— Благодарю вас, — от души поблагодарил его Итале; он был рад увидеть хоть что-то знакомое в этом мире не — знакомых вещей и уцепился за чемодан, как за спасительный якорь, однако все его попытки самостоятельно распаковать багаж были вежливо и умело пресечены. Потерпев первое поражение, Итале более не рассчитывал, что ему удастся побыстрее выпроводить этого слугу, который оказался весьма словоохотливым французом средних лет. Ловко распаковывая чемодан, он сообщил, что зовут его Робер, что он личный камердинер господина барона, что Итале необходимо сменить сюртук, а также — что весьма желательно! — сорочку, что настоящие господа переодеваются только с помощью слуг, что ему, Роберу, совершенно ясно: перед ним молодой, бедный провинциал, у которого нет с собой практически никаких предметов туалета, кроме щетки для волос, однако же он, Робер, отнюдь молодого господина за это не винит. Все это он умудрился выразить лишь отчасти словами, а в основном — не поддающимися описанию жестами и гримасами.
— Может быть, месье мне позволит? — спросил он, кружа у Итале за спиной в зеркале, и мгновенно, совершив пять гипнотических пассов руками, превратил галстук Итале в образец строгой симметричности. — Это самый лучший узел, но не каждому можно его носить: для такого узла требуется продолговатое лицо, — заявил он, настолько искренне любуясь результатами своего труда, что Итале совсем перестал на него обижаться и, ничуть не сопротивляясь, позволил одеть себя до конца.

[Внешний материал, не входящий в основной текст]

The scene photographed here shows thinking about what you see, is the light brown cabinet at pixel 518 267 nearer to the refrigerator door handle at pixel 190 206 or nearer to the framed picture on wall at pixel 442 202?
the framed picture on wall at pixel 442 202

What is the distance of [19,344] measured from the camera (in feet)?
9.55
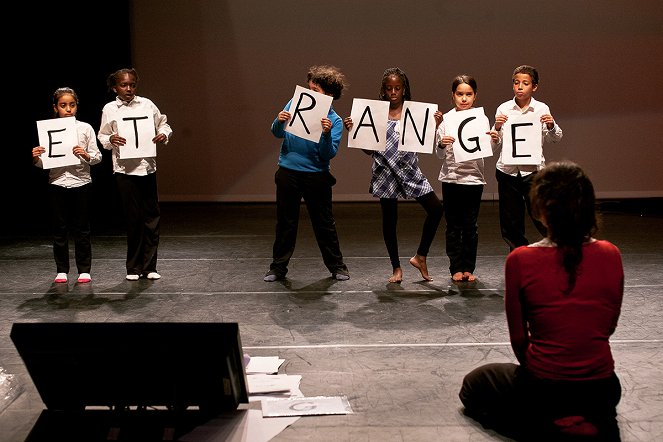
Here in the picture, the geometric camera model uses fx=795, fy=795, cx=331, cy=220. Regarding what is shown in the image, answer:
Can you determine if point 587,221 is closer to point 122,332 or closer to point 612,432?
point 612,432

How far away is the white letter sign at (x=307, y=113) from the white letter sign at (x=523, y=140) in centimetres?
110

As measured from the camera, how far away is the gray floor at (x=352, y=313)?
2992mm

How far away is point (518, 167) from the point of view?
4852mm

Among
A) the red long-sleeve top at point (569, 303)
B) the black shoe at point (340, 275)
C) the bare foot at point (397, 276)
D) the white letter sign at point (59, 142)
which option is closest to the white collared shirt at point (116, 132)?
the white letter sign at point (59, 142)

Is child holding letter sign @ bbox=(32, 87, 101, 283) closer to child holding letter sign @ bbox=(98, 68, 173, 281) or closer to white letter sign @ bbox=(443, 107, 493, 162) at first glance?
child holding letter sign @ bbox=(98, 68, 173, 281)

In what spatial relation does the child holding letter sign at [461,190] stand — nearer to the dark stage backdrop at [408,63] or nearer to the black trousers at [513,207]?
the black trousers at [513,207]

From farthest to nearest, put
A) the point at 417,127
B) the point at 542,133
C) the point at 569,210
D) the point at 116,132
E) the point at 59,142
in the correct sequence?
1. the point at 116,132
2. the point at 59,142
3. the point at 542,133
4. the point at 417,127
5. the point at 569,210

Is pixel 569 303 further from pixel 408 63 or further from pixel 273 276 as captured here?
pixel 408 63

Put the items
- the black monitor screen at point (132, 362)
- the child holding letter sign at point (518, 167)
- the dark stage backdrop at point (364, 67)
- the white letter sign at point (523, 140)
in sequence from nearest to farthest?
1. the black monitor screen at point (132, 362)
2. the white letter sign at point (523, 140)
3. the child holding letter sign at point (518, 167)
4. the dark stage backdrop at point (364, 67)

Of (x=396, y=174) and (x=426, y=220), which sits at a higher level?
(x=396, y=174)

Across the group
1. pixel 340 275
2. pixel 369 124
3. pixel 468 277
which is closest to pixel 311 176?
pixel 369 124

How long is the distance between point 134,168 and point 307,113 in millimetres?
1178

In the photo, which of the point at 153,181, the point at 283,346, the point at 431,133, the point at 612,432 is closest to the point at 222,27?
the point at 153,181

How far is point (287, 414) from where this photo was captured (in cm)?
296
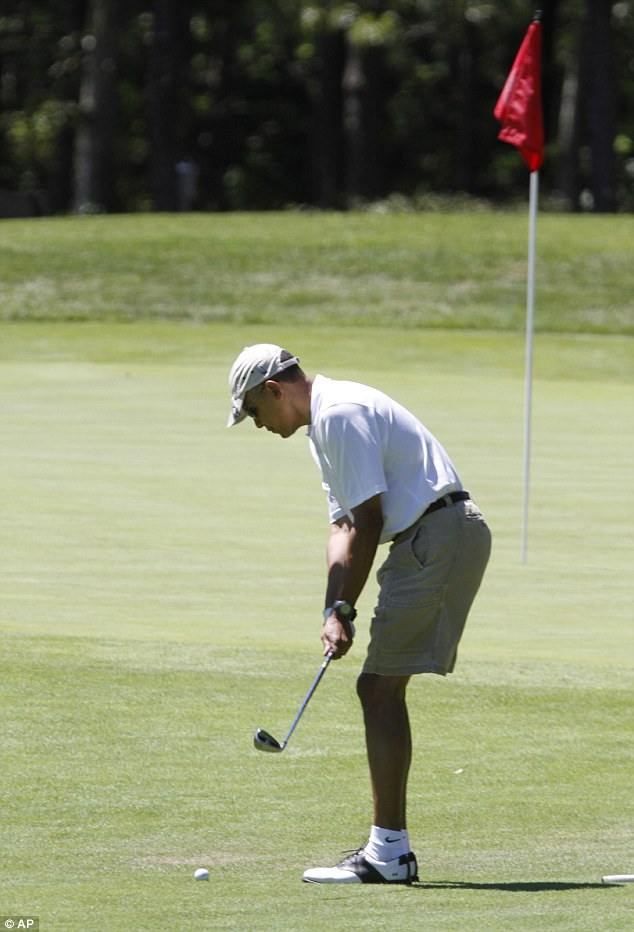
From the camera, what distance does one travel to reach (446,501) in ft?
17.1

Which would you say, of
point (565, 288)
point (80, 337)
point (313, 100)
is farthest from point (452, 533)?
point (313, 100)

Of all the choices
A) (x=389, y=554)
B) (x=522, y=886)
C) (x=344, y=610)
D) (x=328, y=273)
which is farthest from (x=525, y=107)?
(x=328, y=273)

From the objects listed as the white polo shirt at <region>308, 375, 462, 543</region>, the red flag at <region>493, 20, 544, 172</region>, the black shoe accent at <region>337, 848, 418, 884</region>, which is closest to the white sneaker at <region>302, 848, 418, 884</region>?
the black shoe accent at <region>337, 848, 418, 884</region>

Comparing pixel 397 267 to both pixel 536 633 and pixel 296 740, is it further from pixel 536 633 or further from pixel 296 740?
pixel 296 740

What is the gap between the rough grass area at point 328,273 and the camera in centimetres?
2661

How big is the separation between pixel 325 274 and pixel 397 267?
122cm

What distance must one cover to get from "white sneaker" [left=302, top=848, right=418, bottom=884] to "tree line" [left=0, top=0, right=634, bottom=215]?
3360 cm

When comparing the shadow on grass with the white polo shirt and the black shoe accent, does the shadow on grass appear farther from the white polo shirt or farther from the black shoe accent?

Но вниз ему пришлось идти одному.
Оказалось, что в просторной, ярко освещенной гостиной полно народу — мужчины в светлых сюртуках, женщины в светлых вечерних туалетах, — и только Палюдескара нигде не было видно. Высокая светловолосая женщина мельком глянула в сторону Итале и слегка нахмурилась. Итале не решался двинуться дальше, но и назад повернуть не осмеливался, так что застыл в дверях, точно вдруг окаменев. Рядом с ним группа людей, дослушав какую-то историю, разразилась хохотом; он тоже невольно улыбнулся и лишь потом сообразил, что улыбается неизвестно чему, и тут же заметил, что к нему приближается та самая высокая светловолосая женщина в сиреневом платье. Ну да, она и есть! И идет прямо к нему! Итале отвернулся и начал потихоньку отступать в коридор.
— Господин Сорде?
Пришлось вежливо поклониться.
— Я Луиза Палюдескар.
Он поклонился еще раз.
Она смотрела на него холодно, с сомнением; потом, видимо решившись, повела представлять своей матери.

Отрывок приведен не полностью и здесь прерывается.